Using Java to implement modular parser __java

Source: Internet
Author: User
Tags lowercase

http://www.ibm.com/developerworks/cn/java/j-lo-compose/index.html
implementing modular parser with Java

Sun Yu, Deng

Introduction: Ward Cunningham once said that clean code clearly expresses what the code writer wants to express, while graceful code goes further, and beautiful code looks like it's a problem to be solved. In this article, we will show the design and implementation of a modular parser, the final code is graceful and extensible, as if it were to parse a particular syntax. We will also select an example in the H.248 protocol to implement its parser using the combined parser described above. In this process, readers can not only appreciate the beauty of the code, but also learn some knowledge of functional programming and the construction of DSL. -->

Release Date: June 24, 2010
Level: Advanced
Recommendation: 2 (view or add a comment ) average score (total 12 ratings)

The basics of DSL design

When we implement a feature in a programming language (e.g., the Java language), we are actually directing the computer to accomplish this function. But what language can bring to us is not limited to that. More importantly, language provides a framework for organizing our thinking and expressing computational processes. The core of this framework is how to combine simple concepts into more complex concepts while preserving their closure of combinatorial methods, that is to say, complex concepts combined are identical for combinatorial approaches and simple concepts. References to "Structure and interpretation of Computer Programs" (see Reference resources) in the words of the book, any powerful language is achieved through the following three mechanisms: atoms : The simplest of languages , the most basic entity; a method of combining atoms together to form more complex entities; abstract means : A method of naming complex entities, which can be combined together into more complex entities, as with atoms.

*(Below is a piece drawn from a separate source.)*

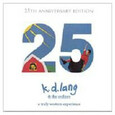 LANG, K. D. - A TRULY WESTERN EXPERIENC (Compact Disc)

A general-purpose programming language such as Java is concerned with the general approach to solving problems. Therefore, the three mechanisms provided by this system are also common-level. There is a semantic gap between this generic approach and the concepts and rules in specific problem areas when solving specific problems, so clearly defined concepts and rules in some problem areas may become less clear when implemented. As a programmer, using clean code to implement functionality is only a primary requirement, and more importantly, to promote the level of common language, build a language for a specific problem domain (DSL), the key point in this process is to find and define the problem-oriented domain of the atomic concept, A combination of methods and abstract means . This DSL does not have to be as complete as the common language, its goal is to clearly and intuitively express the concepts and rules in the domain of the problem, and the result is to turn a common programming language into a specialized language for solving specific problems.

We have built a DSL for interface layout in the context of the design and implementation of a Java-based interface layout DSL (see reference resources), which presents these ideas. In this article, we'll take the parser's construction as an example of how to build a DSL for string parsing, a DSL with powerful scalability that allows readers to define their own combinations based on their needs. In addition, the reader can also enjoy the elegance of functional programming from this article.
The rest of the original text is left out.